SHORT PROBLEM - Return all of the records below verbatim, leaving out the pictures.

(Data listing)
==*==

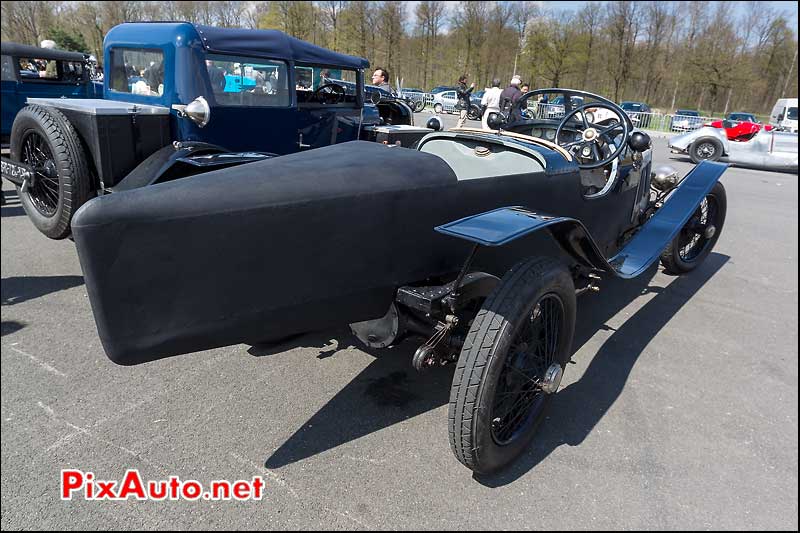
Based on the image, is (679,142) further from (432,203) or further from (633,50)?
(633,50)

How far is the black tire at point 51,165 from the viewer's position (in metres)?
3.76

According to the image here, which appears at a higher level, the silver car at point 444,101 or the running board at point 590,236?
the silver car at point 444,101

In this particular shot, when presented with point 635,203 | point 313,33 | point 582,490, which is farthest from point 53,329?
point 313,33

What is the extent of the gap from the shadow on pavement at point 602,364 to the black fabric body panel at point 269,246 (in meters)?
0.92

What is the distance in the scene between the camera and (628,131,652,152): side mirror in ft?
11.9

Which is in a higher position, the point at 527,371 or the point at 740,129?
the point at 740,129

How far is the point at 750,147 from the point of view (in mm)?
13992

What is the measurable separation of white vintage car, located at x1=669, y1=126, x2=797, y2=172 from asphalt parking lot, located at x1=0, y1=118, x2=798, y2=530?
38.7 ft

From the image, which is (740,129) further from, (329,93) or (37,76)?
(37,76)

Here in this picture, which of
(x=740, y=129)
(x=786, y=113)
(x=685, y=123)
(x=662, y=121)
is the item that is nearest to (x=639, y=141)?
(x=740, y=129)

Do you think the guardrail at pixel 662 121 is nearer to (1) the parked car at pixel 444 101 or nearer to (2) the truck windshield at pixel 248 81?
(1) the parked car at pixel 444 101

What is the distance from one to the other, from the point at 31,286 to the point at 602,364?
4.32 m

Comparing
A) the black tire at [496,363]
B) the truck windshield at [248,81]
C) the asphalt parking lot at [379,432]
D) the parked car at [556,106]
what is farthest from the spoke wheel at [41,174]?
the parked car at [556,106]

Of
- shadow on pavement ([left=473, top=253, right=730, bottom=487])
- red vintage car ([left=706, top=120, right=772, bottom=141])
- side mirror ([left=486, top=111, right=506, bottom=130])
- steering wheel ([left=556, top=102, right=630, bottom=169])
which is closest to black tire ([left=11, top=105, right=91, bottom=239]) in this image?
side mirror ([left=486, top=111, right=506, bottom=130])
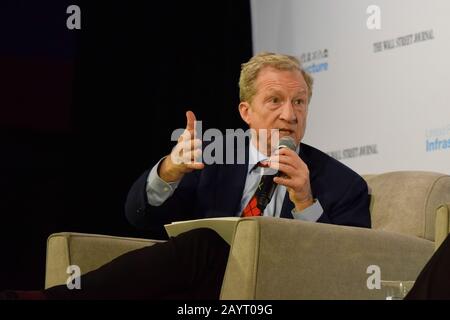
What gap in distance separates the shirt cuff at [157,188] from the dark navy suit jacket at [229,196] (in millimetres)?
20

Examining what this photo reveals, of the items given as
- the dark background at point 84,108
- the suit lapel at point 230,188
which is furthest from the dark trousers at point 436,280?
the dark background at point 84,108

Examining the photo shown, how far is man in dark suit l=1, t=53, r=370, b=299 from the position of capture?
96.1 inches

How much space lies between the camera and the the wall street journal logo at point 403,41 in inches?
146

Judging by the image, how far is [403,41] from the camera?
12.6 ft

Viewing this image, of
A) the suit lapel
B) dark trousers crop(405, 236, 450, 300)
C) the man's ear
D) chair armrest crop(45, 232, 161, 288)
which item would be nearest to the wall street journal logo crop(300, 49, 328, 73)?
the man's ear

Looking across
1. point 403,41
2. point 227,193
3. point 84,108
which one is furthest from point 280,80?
point 84,108

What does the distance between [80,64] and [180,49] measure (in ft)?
1.77

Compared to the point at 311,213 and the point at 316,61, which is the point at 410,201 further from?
the point at 316,61

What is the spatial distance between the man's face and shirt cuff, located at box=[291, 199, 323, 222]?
0.30 m

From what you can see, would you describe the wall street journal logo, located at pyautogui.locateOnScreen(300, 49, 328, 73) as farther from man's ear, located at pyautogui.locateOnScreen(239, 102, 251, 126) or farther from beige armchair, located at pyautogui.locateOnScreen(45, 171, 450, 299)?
beige armchair, located at pyautogui.locateOnScreen(45, 171, 450, 299)

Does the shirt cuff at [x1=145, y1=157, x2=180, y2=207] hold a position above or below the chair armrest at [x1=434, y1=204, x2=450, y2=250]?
above

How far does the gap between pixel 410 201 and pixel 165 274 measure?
0.89 m
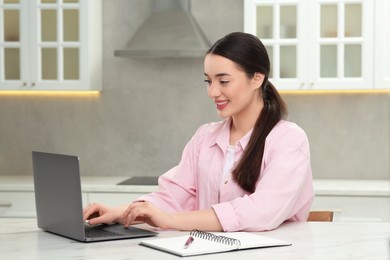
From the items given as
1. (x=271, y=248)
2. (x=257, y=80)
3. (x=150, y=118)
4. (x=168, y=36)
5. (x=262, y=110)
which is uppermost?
(x=168, y=36)

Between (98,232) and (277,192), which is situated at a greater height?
(277,192)

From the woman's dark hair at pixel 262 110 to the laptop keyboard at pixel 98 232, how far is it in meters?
0.49

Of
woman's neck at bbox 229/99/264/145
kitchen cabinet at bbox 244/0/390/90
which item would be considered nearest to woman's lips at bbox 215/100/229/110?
woman's neck at bbox 229/99/264/145

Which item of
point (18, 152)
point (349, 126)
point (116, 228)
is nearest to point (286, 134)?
point (116, 228)

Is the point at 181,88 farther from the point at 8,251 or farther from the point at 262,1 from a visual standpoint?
the point at 8,251

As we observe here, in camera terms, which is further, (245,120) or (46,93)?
(46,93)

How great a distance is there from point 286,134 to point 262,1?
2.04 m

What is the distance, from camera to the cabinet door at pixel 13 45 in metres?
4.65

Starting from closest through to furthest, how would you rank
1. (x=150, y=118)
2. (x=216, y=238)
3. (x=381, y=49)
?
1. (x=216, y=238)
2. (x=381, y=49)
3. (x=150, y=118)

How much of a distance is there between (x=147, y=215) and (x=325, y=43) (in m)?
2.36

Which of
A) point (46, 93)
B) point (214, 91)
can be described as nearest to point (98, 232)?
point (214, 91)

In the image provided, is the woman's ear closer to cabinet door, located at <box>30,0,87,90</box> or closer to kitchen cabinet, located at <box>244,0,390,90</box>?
kitchen cabinet, located at <box>244,0,390,90</box>

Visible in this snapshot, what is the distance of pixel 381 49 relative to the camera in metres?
4.34

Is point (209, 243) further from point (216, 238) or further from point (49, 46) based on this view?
point (49, 46)
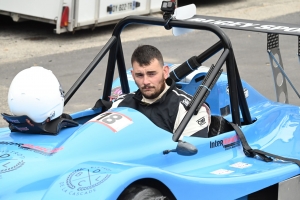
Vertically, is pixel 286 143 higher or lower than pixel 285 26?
lower

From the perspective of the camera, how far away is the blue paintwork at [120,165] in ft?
11.9

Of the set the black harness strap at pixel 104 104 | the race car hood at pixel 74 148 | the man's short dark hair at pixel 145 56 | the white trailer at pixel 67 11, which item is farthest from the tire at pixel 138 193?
the white trailer at pixel 67 11

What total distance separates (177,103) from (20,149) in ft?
3.65

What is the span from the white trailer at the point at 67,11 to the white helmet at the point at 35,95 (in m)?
6.38

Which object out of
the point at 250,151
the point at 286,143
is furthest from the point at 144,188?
the point at 286,143

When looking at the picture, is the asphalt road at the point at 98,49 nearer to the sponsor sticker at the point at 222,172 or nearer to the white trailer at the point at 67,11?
the white trailer at the point at 67,11

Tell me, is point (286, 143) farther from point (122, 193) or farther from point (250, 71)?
point (250, 71)

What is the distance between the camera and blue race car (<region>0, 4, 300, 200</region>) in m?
3.70

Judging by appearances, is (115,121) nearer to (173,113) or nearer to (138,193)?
(173,113)

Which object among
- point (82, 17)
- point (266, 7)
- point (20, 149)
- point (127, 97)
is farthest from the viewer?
point (266, 7)

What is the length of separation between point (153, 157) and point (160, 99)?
1.81 feet

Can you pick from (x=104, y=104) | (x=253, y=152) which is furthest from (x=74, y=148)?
(x=253, y=152)

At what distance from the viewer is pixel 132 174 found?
360cm

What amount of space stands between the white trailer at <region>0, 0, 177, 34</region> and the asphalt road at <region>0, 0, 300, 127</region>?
1.08 ft
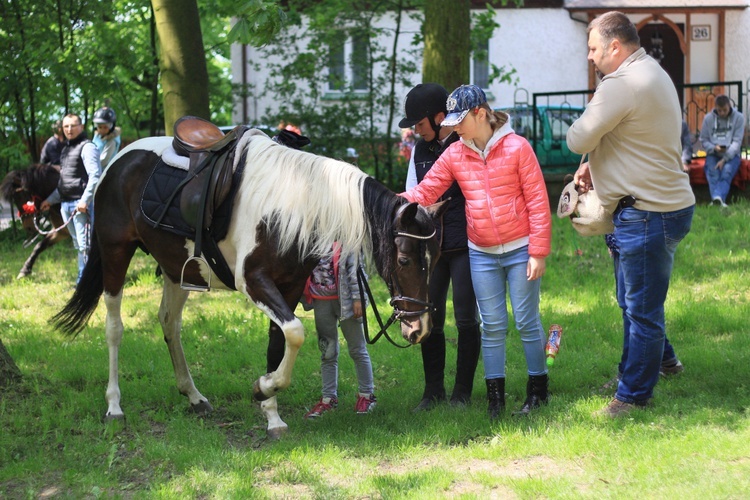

==*==

THE RESULT -
Based on the image, is (679,142) further from (432,203) or further from (633,50)?
(633,50)

How far is the black tire at point 51,165 from the viewer's position (in metres)?
3.76

According to the image here, which appears at a higher level, the silver car at point 444,101 or the running board at point 590,236?
the silver car at point 444,101

In this particular shot, when presented with point 635,203 | point 313,33 | point 582,490, which is farthest from point 53,329?
point 313,33

What is the extent of the gap from the shadow on pavement at point 602,364 to the black fabric body panel at point 269,246 (in meters)?
0.92

What is the distance in the scene between the camera and (628,131,652,152): side mirror in ft?
11.9

Which is in a higher position, the point at 527,371 or the point at 740,129?
the point at 740,129

How far is the point at 750,147 from the point of view (in mm)?
13992

What is the measurable separation of white vintage car, located at x1=669, y1=126, x2=797, y2=172 from asphalt parking lot, located at x1=0, y1=118, x2=798, y2=530?
38.7 ft

From the image, which is (740,129) further from, (329,93) or (37,76)?
(37,76)

Here in this picture, which of
(x=740, y=129)
(x=786, y=113)
(x=685, y=123)
(x=662, y=121)
is the item that is nearest to (x=639, y=141)?
(x=740, y=129)

Do you think the guardrail at pixel 662 121 is nearer to (1) the parked car at pixel 444 101 or nearer to (2) the truck windshield at pixel 248 81?
(1) the parked car at pixel 444 101

What is the distance from one to the other, from the point at 31,286 to the point at 602,364?
4.32 m

Comparing
A) the black tire at [496,363]
B) the truck windshield at [248,81]
C) the asphalt parking lot at [379,432]
D) the parked car at [556,106]
what is farthest from the spoke wheel at [41,174]?
the parked car at [556,106]

Of
- shadow on pavement ([left=473, top=253, right=730, bottom=487])
- red vintage car ([left=706, top=120, right=772, bottom=141])
- side mirror ([left=486, top=111, right=506, bottom=130])
- steering wheel ([left=556, top=102, right=630, bottom=169])
which is closest to black tire ([left=11, top=105, right=91, bottom=239]) in this image?
side mirror ([left=486, top=111, right=506, bottom=130])
What gap in distance separates the shirt cuff at [157,188] from the dark navy suit jacket at [229,196] (in millimetres)?
20

Examining what this photo reveals, of the items given as
- the dark background at point 84,108
- the suit lapel at point 230,188
which is furthest from the dark trousers at point 436,280?
the dark background at point 84,108

Examining the photo shown, how far is man in dark suit l=1, t=53, r=370, b=299 from the position of capture?
96.1 inches

How much space lies between the camera and the the wall street journal logo at point 403,41 in inches?
146

Judging by the image, how far is [403,41] from the camera?
12.6 ft

Viewing this image, of
A) the suit lapel
B) dark trousers crop(405, 236, 450, 300)
C) the man's ear
D) chair armrest crop(45, 232, 161, 288)
which item would be nearest to the wall street journal logo crop(300, 49, 328, 73)?
the man's ear

Looking across
1. point 403,41
2. point 227,193
3. point 84,108
which one is furthest from point 280,80?
point 84,108

What does the distance between [80,64] and [180,49] measure (in ft)?
1.77

Compared to the point at 311,213 and the point at 316,61, which is the point at 410,201 further from?
the point at 316,61

What is the spatial distance between the man's face and shirt cuff, located at box=[291, 199, 323, 222]?
0.30 m

From what you can see, would you describe the wall street journal logo, located at pyautogui.locateOnScreen(300, 49, 328, 73) as farther from man's ear, located at pyautogui.locateOnScreen(239, 102, 251, 126) or farther from beige armchair, located at pyautogui.locateOnScreen(45, 171, 450, 299)?
beige armchair, located at pyautogui.locateOnScreen(45, 171, 450, 299)

Does the shirt cuff at [x1=145, y1=157, x2=180, y2=207] hold a position above or below the chair armrest at [x1=434, y1=204, x2=450, y2=250]?
above

How far does the gap between pixel 410 201 and pixel 165 274 measure?
0.89 m
From the items given as
1. (x=271, y=248)
2. (x=257, y=80)
3. (x=150, y=118)
4. (x=168, y=36)
5. (x=262, y=110)
which is uppermost?
(x=168, y=36)

Between (98,232) and (277,192), which is situated at a greater height?
(277,192)

From the woman's dark hair at pixel 262 110 to the laptop keyboard at pixel 98 232, how far is it in meters?
0.49

Of
woman's neck at bbox 229/99/264/145
kitchen cabinet at bbox 244/0/390/90
which item would be considered nearest to woman's lips at bbox 215/100/229/110?
woman's neck at bbox 229/99/264/145

Which item of
point (18, 152)
point (349, 126)
point (116, 228)
is nearest to point (286, 134)?
point (116, 228)

Is the point at 181,88 farther from the point at 8,251 or farther from the point at 262,1 from a visual standpoint?
the point at 8,251

As we observe here, in camera terms, which is further, (245,120) or (46,93)?
(46,93)

How great a distance is there from point 286,134 to point 262,1?
2.04 m

What is the distance, from camera to the cabinet door at pixel 13 45 in metres?
4.65

Starting from closest through to furthest, how would you rank
1. (x=150, y=118)
2. (x=216, y=238)
3. (x=381, y=49)
?
1. (x=216, y=238)
2. (x=381, y=49)
3. (x=150, y=118)

How much of a distance is there between (x=147, y=215) and (x=325, y=43) (in m)?
2.36

Which of
A) point (46, 93)
B) point (214, 91)
can be described as nearest to point (98, 232)?
point (214, 91)

In the image provided, is the woman's ear closer to cabinet door, located at <box>30,0,87,90</box> or closer to kitchen cabinet, located at <box>244,0,390,90</box>?
kitchen cabinet, located at <box>244,0,390,90</box>

Visible in this snapshot, what is the distance of pixel 381 49 relative to the camera in metres?
4.34

Is point (209, 243) further from point (216, 238) or further from point (49, 46) based on this view?
point (49, 46)
Vertically, is pixel 286 143 higher or lower than pixel 285 26?
lower

From the perspective of the camera, how far away is the blue paintwork at [120,165] in ft?
11.9

Of the set the black harness strap at pixel 104 104 | the race car hood at pixel 74 148 | the man's short dark hair at pixel 145 56 | the white trailer at pixel 67 11, which item is farthest from the tire at pixel 138 193?
the white trailer at pixel 67 11

What total distance separates (177,103) from (20,149) in ft?
3.65

What is the span from the white trailer at the point at 67,11 to the white helmet at the point at 35,95 (in m)?
6.38

Which object out of
the point at 250,151
the point at 286,143
is furthest from the point at 144,188?
the point at 286,143

When looking at the picture, is the asphalt road at the point at 98,49 nearer to the sponsor sticker at the point at 222,172 or nearer to the white trailer at the point at 67,11?
the white trailer at the point at 67,11

Tell me, is point (286, 143) farther from point (122, 193) or farther from point (250, 71)?
point (250, 71)

What is the distance between the camera and blue race car (<region>0, 4, 300, 200</region>) in m?
3.70

Judging by appearances, is (115,121) nearer to (173,113) or nearer to (138,193)?
(173,113)

Which object among
- point (82, 17)
- point (266, 7)
- point (20, 149)
- point (127, 97)
is farthest from the viewer?
point (266, 7)

What is the length of separation between point (153, 157) and point (160, 99)?
1.81 feet

Can you pick from (x=104, y=104) | (x=253, y=152) which is furthest from (x=74, y=148)?
(x=253, y=152)

At what distance from the viewer is pixel 132 174 found?
360cm

What amount of space stands between the white trailer at <region>0, 0, 177, 34</region> and the asphalt road at <region>0, 0, 300, 127</region>?
1.08 ft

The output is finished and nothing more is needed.